9.7 Prioritized Trajectory Replay: A Replay Memory for Data-driven Reinforcement Learning
- Authors: Jinyi Liu, Yi Ma, Jianye Hao, Yujing Hu, Yan Zheng, Tangjie Lv, Changjie Fan
- Reason: The paper presents a unique approach to offline Reinforcement Learning (RL), expanding on the importance of data sampling for enhancing efficiency. This is especially crucial in the domain of RL which is seeing fast-paced developments.
9.5 Beyond dynamic programming
- Authors: Abhinav Muraleedharan
- Reason: The paper makes significant strides in reinforcement learning by introducing a new theoretical approach - Score-life programming. The author brings forward a novel means to search over non-stationary policy functions, optimizing action sequences, and increasing the performance of reinforcement learning algorithms.
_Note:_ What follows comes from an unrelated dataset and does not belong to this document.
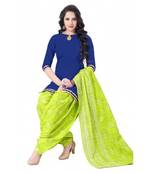 Blue And Parrot Green Printed Cotton Unstitched Salwar With Dupatta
9.4 Optimizing Credit Limit Adjustments Under Adversarial Goals Using Reinforcement Learning
- Authors: Sherly Alfonso-Sánchez, Jesús Solano, Alejandro Correa-Bahnsen, Kristina P. Sendova, Cristián Bravo
- Reason: This work extends the RL framework to the banking sector—a domain that remains predominantly uncharted. The novelty of this research combined with the field of applications could follow significant influence.
9.3 BatchGFN: Generative Flow Networks for Batch Active Learning
- Authors: Shreshth A. Malik, Salem Lahlou, Andrew Jesson, Moksh Jain, Nikolay Malkin, Tristan Deleu, Yoshua Bengio, Yarin Gal
- Reason: A breakthrough in active learning with a solid research team including Yoshua Bengio suggests high influence. BatchGFN, the introduced approach, can efficiently construct highly informative batches for active learning.
9.2 Learning to Sail Dynamic Networks: The MARLIN Reinforcement Learning Framework for Congestion Control in Tactical Environments
- Authors: Raffaele Galliera, Mattia Zaccarini, Alessandro Morelli, Roberto Fronteddu, Filippo Poltronieri, Niranjan Suri, Mauro Tortonesi
- Reason: The authors propose an interesting RL framework that addresses the challenging issue of congestion control in tactical environments. Despite its narrow focus, the results are promising and may lead to considerable influence in related areas.
9.1 Pretraining task diversity and the emergence of non-Bayesian in-context learning for regression
- Authors: Allan Raventós, Mansheej Paul, Feng Chen, Surya Ganguli
- Reason: The paper is significant in providing an analysis of in-context learning’s performance on linear regression. Their findings on how transformers can solve completely new tasks and the importance of task diversity expand the understanding of transformer models in machine learning.
9.0 Value-aware Importance Weighting for Off-policy Reinforcement Learning
- Authors: Kristopher De Asis, Eric Graves, Richard S. Sutton
- Reason: Focusing on a rather technical but integral aspect of RL, importance sampling, this paper offers an approach aimed at reducing variance while maintaining unbiased estimates. Although more abstract, it is crucial in advancing RL’s foundational theory.
8.9 Off-Policy Evaluation of Ranking Policies under Diverse User Behavior
- Authors: Haruka Kiyohara, Masatoshi Uehara, Yusuke Narita, Nobuyuki Shimizu, Yasuo Yamamoto, Yuta Saito
- Reason: The paper tackles the challenges of evaluating ranking policies using logged data. With a newly proposed Adaptive IPS estimator, it is capable of unbiased evaluations under complex user behavior, which is a significant advancement in the field.
8.8 Learning non-Markovian Decision-Making from State-only Sequences
- Authors: Aoyang Qin, Feng Gao, Qing Li, Song-Chun Zhu, Sirui Xie
- Reason: This research is noteworthy by bringing a new perspective to imitation learning in handling state-only sequences with a non-Markovian decision process. It introduces a model that can more accurately simulate real-world decision processes.
8.6 Hyper-parameter Adaptation of Conformer ASR Systems for Elderly and Dysarthric Speech Recognition
- Authors: Tianzi Wang, Shoukang Hu, Jiajun Deng, Zengrui Jin, Mengzhe Geng, Yi Wang, Helen Meng, Xunying Liu
- Reason: Although not entirely focused on RL, this research provides interesting insights into the application of machine learning for recognizing disordered and elderly speech—a useful and impactful area of study. However, it might be less influential within the strict domain of RL.